Рассуждая в письме к В. Л. Бурцеву о реакции в эмиграции на разоблачения «Треста» и сравнив ее с обстановкой, возникшей после азефовского скандала 1908 года, сестра Б. В. Савинкова С. В. Турчинович аттестовала атмосферу всеобщей слежки и доносительства, созданную ГПУ, в выражениях, перекликавшихся с показаниями Опперпута:

Относительно «Треста» я Вам уже писала, что я всецело разделяю Ваше мнение. Ведь это форменное повторение истории с Азефом. Тогда на Вас напали с теми же самыми обвинениями: внесение смуты, паники, разложения. Это ложь. Панике поддаются только слабые люди. А ведь нынешние активисты не есть слабые люди, да и не могут ими быть.

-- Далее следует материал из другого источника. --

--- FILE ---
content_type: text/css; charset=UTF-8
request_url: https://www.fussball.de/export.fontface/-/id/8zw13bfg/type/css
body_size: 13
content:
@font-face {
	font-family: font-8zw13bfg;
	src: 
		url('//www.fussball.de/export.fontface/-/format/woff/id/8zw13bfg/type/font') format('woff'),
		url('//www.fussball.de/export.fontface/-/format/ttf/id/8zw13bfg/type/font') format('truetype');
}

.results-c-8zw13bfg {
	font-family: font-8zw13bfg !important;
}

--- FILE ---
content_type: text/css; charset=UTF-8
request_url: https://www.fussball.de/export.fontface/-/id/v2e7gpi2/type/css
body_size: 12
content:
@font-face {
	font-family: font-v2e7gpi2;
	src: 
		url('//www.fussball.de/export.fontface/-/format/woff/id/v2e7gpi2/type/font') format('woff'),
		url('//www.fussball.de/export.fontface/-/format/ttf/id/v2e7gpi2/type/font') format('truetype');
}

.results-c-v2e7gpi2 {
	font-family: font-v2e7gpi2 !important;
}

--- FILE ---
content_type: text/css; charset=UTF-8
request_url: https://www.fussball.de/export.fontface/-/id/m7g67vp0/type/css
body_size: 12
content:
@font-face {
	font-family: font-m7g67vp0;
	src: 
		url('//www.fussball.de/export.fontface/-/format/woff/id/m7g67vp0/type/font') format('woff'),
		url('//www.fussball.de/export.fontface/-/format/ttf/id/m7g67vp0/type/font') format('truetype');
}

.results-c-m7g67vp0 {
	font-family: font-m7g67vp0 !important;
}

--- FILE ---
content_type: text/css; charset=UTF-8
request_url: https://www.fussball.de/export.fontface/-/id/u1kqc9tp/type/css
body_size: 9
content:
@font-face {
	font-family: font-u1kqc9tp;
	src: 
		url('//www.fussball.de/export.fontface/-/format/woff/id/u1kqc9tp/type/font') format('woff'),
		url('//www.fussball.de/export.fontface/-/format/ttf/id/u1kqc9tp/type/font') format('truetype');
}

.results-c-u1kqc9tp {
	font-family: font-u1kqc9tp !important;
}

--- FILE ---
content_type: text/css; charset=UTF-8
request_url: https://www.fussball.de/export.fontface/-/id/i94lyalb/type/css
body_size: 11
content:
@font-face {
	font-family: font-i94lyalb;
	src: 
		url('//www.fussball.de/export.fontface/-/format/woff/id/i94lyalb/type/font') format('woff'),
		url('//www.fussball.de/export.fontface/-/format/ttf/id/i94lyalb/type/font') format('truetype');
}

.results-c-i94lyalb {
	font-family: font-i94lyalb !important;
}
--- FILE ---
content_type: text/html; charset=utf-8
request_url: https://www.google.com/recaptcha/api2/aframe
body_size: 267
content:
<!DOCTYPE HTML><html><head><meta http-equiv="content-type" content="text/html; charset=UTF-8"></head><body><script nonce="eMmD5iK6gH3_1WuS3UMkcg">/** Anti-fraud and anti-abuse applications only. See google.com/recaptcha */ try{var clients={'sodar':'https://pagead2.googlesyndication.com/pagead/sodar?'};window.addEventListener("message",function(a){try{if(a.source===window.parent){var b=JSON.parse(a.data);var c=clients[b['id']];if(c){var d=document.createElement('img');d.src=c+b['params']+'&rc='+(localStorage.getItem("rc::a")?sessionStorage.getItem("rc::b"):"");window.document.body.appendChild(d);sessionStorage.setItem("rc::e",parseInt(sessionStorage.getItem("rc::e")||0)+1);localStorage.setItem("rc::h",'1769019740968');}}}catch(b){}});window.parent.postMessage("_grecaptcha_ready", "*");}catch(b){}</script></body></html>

Если в прежней партии с.-р. могли быть люди слабые, так как количество членов было очень большое, то теперь ведь только лучшие действуют активно, люди зрелые, которые проникнуты жертвенностью и знают, что если провал, то не ссылка, не каторга даже, а смерть. Такие люди не поддаются панике. Панику стараются вызвать мерзавцы Милюковы. Провал Азефа был гораздо более сильным моральным ударом, так как он был ведь одним из основателей партии и самым крупным партийным членом. Теперь же провокаторами, а отчасти и жертвами их явились люди в конспиративной работе все же новички. К тому же, разве давно не было известно, что ГПУ довело провокацию до возможного предела? Больно, что люди знали это, но как-то поверхностно к этому относились, до глубины их сознания не доходило это. Иначе не мог бы стать жертвой провокации Борис. Знаете, мне кажется, что отчасти это потому, что все эти люди очень давно из России уехали. Я помню, что когда я приехала и говорила о том, что сейчас (конец 1923 г.) в России никто никому не верит, ни брату, ни отцу, ни многолетнему другу, что это одно из самых тяжелых переживаний — невозможность быть откровенным ни с кем, так как всегда есть в самой глубине души сомнение в каждом, то мне не верили и отвечали, что я слишком подозрительна по натуре и что другие лица в России ничего подобного не испытывали. А мы, в сущности, просто друг друга не понимали. Ибо понять такие переживания можно, только испытав их. Эмигранты не испытали их, им и казалось это невероятным[467].

Наблюдая мощь аппарата ГПУ, Опперпут приходил к выводу о бессмысленности и бесплодности контрреволюционной работы. В своих гельсингфорсских записках он указал причины, удерживавшие его столь долгое время от бегства за границу:

Мне могут задать вопрос: почему я в течение целого ряда лет не решился бежать из СССР и тем помочь вскрыть преступную работу ГПУ.

С одной стороны, я все пытался пробраться в т. н. Секретный отдел ГПУ, чрезвычайно важный, с другой — мне не на кого было положиться. Как и всякий обыватель СССР, я, в свою очередь, был окружен шпионами. Мне приходилось наблюдать неоднократно, как трагически оканчивались такие попытки, какими путями ни шли «сексоты». Помню случай, когда два секретных сотрудника, уличенные в двойной игре, уже после высылки их в далекие края, попытались при помощи жены одного из них довести до сведения польского генерального штаба о том, как его дурачит ГПУ. Разведка этого штаба кишмя кишит провокаторами. И ровно через два часа после посещения этими «сексотами» миссии — они были расстреляны.